Documenting the type of interventions carried out, the time care was given, and the signature of the care giver results in recording:
- A. patient's nursing problem
- B. interventions carried out to meet the patient's needs
- C. patient's medical problem
- D. the patient's response to the intervention carried out
Correct Answer: B
Rationale: Documenting interventions, time, and signature (B) records actions taken to address patient needs, ensuring accountability. A and C relate to diagnoses, and D focuses on outcomes, not interventions.
Select the proper order of the phases of the Nursing Process:
- A. Evaluation, planning, assessment, implementation
- B. Assessment, planning, implementation, evaluation
- C. Implementation, assessment, planning, evaluation
- D. Planning, evaluation, assessment, implementation
Correct Answer: B
Rationale: The nursing process follows a logical sequence: Assessment (data collection), Planning (developing goals and interventions), Implementation (executing the plan), and Evaluation (assessing effectiveness). Only option B lists this correct order.
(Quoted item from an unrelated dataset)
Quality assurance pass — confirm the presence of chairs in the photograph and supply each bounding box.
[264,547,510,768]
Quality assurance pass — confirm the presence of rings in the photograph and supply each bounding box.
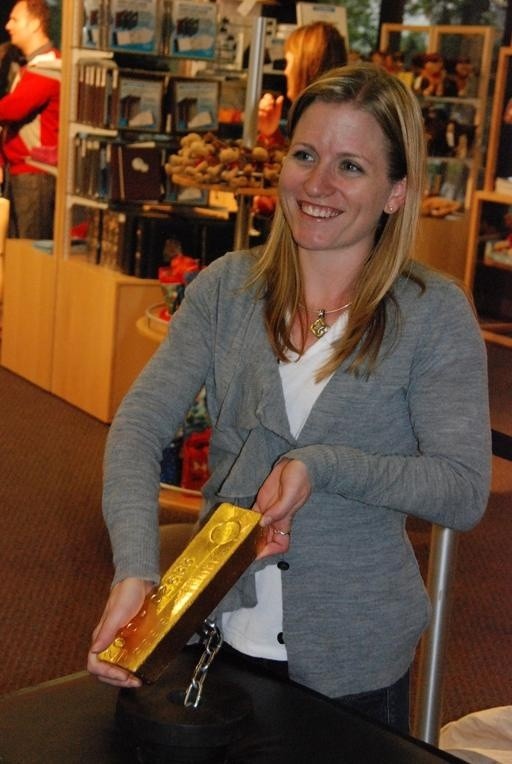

Patient health care records are:
- A. not used by anyone else but the direct care providers
- B. concise, legal records of all care given and responses
- C. owned by the patient, who has a right to see the data any time he/she wishes
- D. confidential information and cannot be taken to court
Correct Answer: B
Rationale: Records (B) are legal, concise documentation of care and responses, used by multiple parties. A, C, and D are incorrect regarding usage, ownership, and legal status.
Select the type of assessment which is performed continuously throughout nurse-patient contact:
- A. focused
- B. body systems
- C. subjective
- D. complete
Correct Answer: A
Rationale: Focused assessments (A) are ongoing, targeting specific issues like pain or breathing during contact. Body systems (B), subjective (C), and complete (D) assessments are not continuous.